- _TASK STATEMENT_
Each record below is to be retyped exactly, with its pictures omitted.

Dataset items:
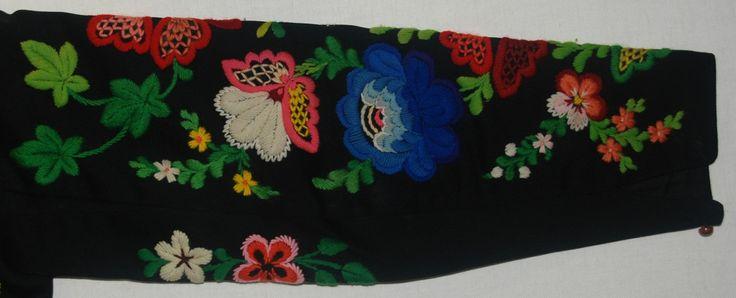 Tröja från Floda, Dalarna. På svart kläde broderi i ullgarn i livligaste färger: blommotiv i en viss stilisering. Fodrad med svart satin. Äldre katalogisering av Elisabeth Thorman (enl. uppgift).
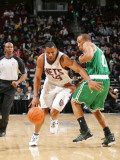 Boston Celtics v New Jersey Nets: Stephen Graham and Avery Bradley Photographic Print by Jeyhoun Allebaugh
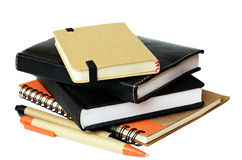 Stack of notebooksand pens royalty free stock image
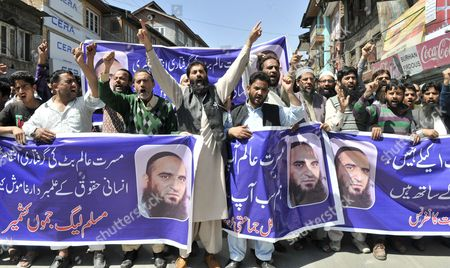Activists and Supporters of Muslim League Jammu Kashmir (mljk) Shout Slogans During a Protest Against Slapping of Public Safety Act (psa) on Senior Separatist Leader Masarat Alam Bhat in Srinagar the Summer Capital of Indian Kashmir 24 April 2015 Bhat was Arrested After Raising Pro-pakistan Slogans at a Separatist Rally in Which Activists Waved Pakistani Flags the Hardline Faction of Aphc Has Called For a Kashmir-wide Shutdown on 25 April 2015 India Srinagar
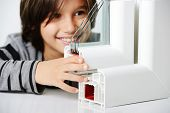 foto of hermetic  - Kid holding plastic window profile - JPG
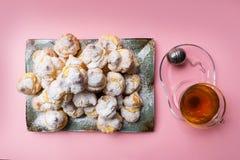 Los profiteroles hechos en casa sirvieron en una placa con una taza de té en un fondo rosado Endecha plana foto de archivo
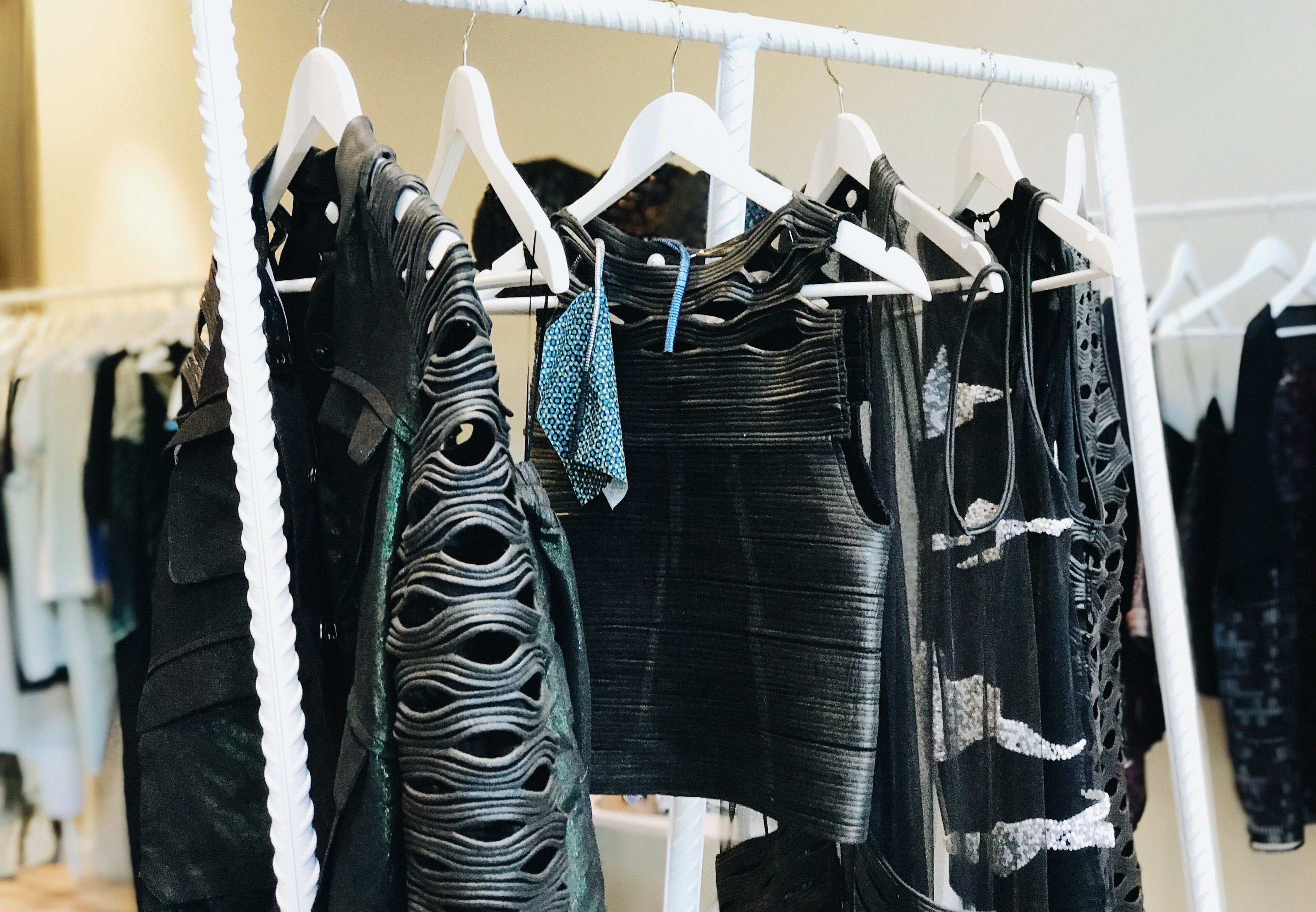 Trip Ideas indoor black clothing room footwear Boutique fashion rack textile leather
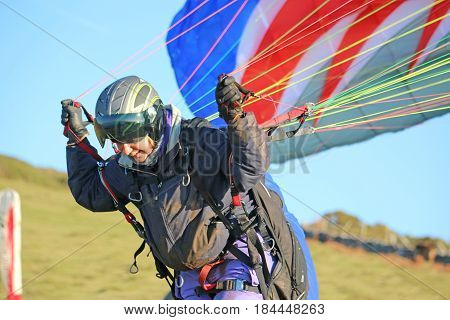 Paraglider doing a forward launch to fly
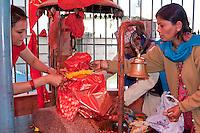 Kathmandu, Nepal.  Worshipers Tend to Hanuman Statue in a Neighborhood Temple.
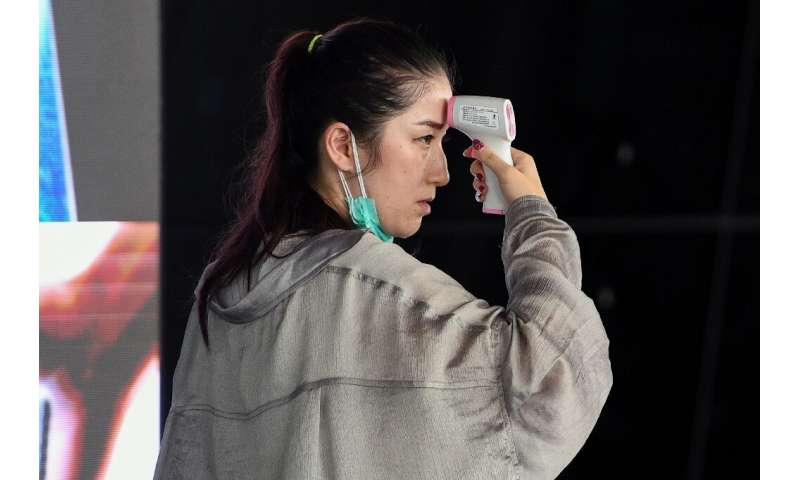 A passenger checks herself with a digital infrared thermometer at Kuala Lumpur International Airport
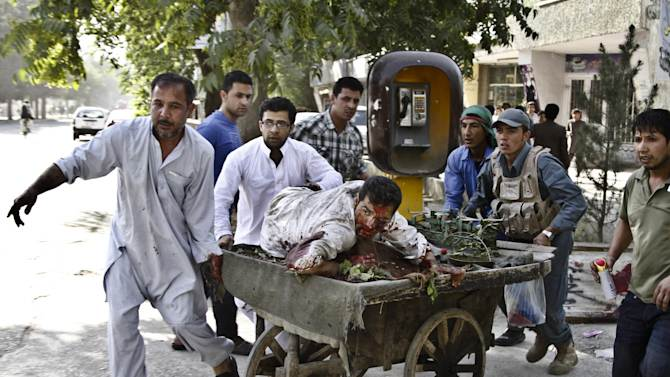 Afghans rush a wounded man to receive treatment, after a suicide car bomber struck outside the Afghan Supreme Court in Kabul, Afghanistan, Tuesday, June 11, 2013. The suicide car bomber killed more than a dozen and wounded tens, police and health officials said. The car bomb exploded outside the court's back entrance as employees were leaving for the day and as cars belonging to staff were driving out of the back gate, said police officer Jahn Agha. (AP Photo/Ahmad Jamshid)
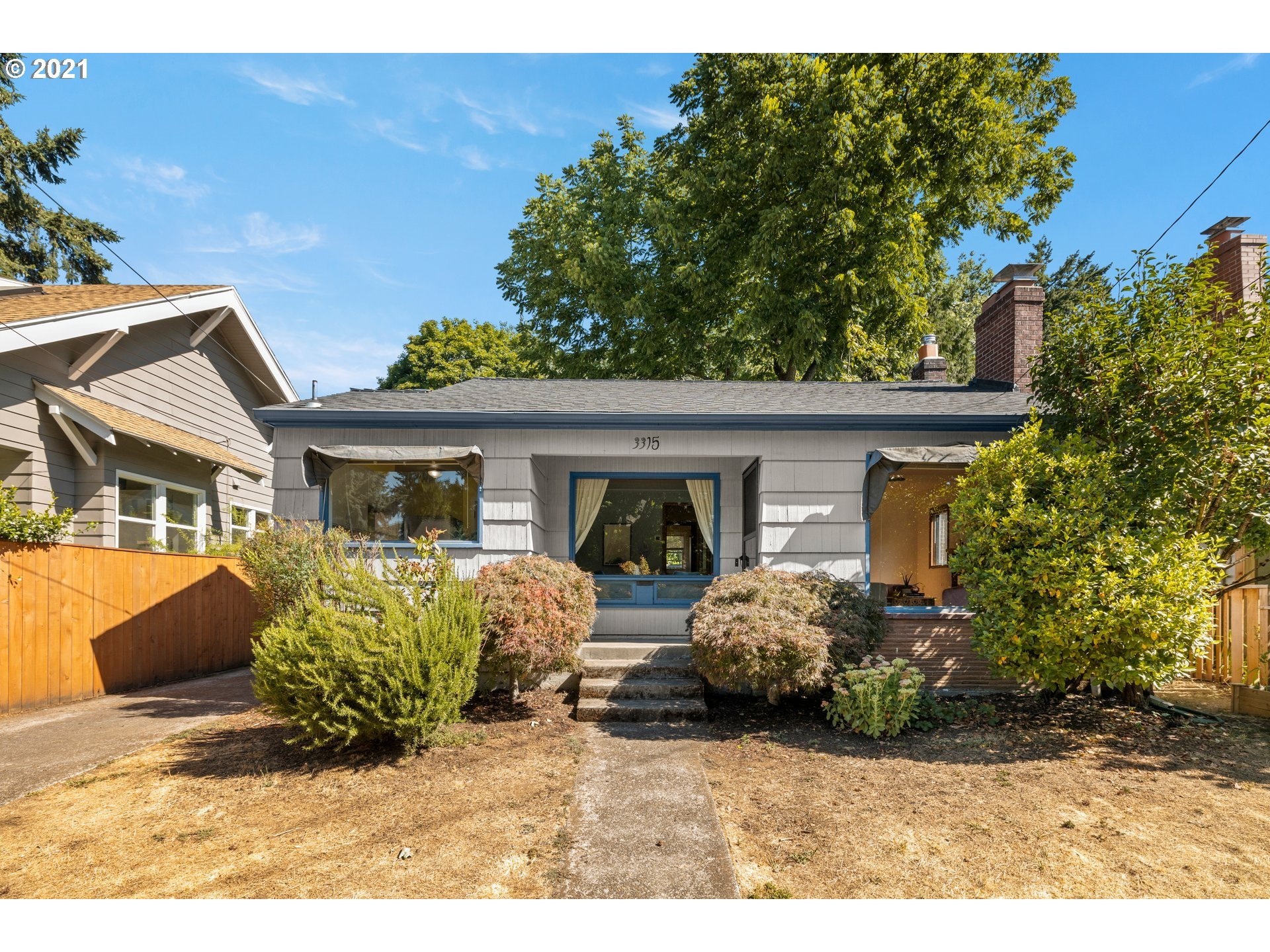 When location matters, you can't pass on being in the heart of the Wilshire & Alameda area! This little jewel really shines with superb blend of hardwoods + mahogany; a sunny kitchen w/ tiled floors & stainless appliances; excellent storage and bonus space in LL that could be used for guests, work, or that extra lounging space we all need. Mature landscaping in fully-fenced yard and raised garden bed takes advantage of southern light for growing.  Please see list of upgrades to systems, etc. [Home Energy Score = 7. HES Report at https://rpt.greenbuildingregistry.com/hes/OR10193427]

- _RESPONSE AREA_
 Tröja från Floda, Dalarna. På svart kläde broderi i ullgarn i livligaste färger: blommotiv i en viss stilisering. Fodrad med svart satin. Äldre katalogisering av Elisabeth Thorman (enl. uppgift).
 Boston Celtics v New Jersey Nets: Stephen Graham and Avery Bradley Photographic Print by Jeyhoun Allebaugh
 Stack of notebooksand pens royalty free stock image
Activists and Supporters of Muslim League Jammu Kashmir (mljk) Shout Slogans During a Protest Against Slapping of Public Safety Act (psa) on Senior Separatist Leader Masarat Alam Bhat in Srinagar the Summer Capital of Indian Kashmir 24 April 2015 Bhat was Arrested After Raising Pro-pakistan Slogans at a Separatist Rally in Which Activists Waved Pakistani Flags the Hardline Faction of Aphc Has Called For a Kashmir-wide Shutdown on 25 April 2015 India Srinagar
 foto of hermetic  - Kid holding plastic window profile - JPG
 Los profiteroles hechos en casa sirvieron en una placa con una taza de té en un fondo rosado Endecha plana foto de archivo
 Trip Ideas indoor black clothing room footwear Boutique fashion rack textile leather
 Paraglider doing a forward launch to fly
 Kathmandu, Nepal.  Worshipers Tend to Hanuman Statue in a Neighborhood Temple.
 A passenger checks herself with a digital infrared thermometer at Kuala Lumpur International Airport
 Afghans rush a wounded man to receive treatment, after a suicide car bomber struck outside the Afghan Supreme Court in Kabul, Afghanistan, Tuesday, June 11, 2013. The suicide car bomber killed more than a dozen and wounded tens, police and health officials said. The car bomb exploded outside the court's back entrance as employees were leaving for the day and as cars belonging to staff were driving out of the back gate, said police officer Jahn Agha. (AP Photo/Ahmad Jamshid)
 When location matters, you can't pass on being in the heart of the Wilshire & Alameda area! This little jewel really shines with superb blend of hardwoods + mahogany; a sunny kitchen w/ tiled floors & stainless appliances; excellent storage and bonus space in LL that could be used for guests, work, or that extra lounging space we all need. Mature landscaping in fully-fenced yard and raised garden bed takes advantage of southern light for growing.  Please see list of upgrades to systems, etc. [Home Energy Score = 7. HES Report at https://rpt.greenbuildingregistry.com/hes/OR10193427]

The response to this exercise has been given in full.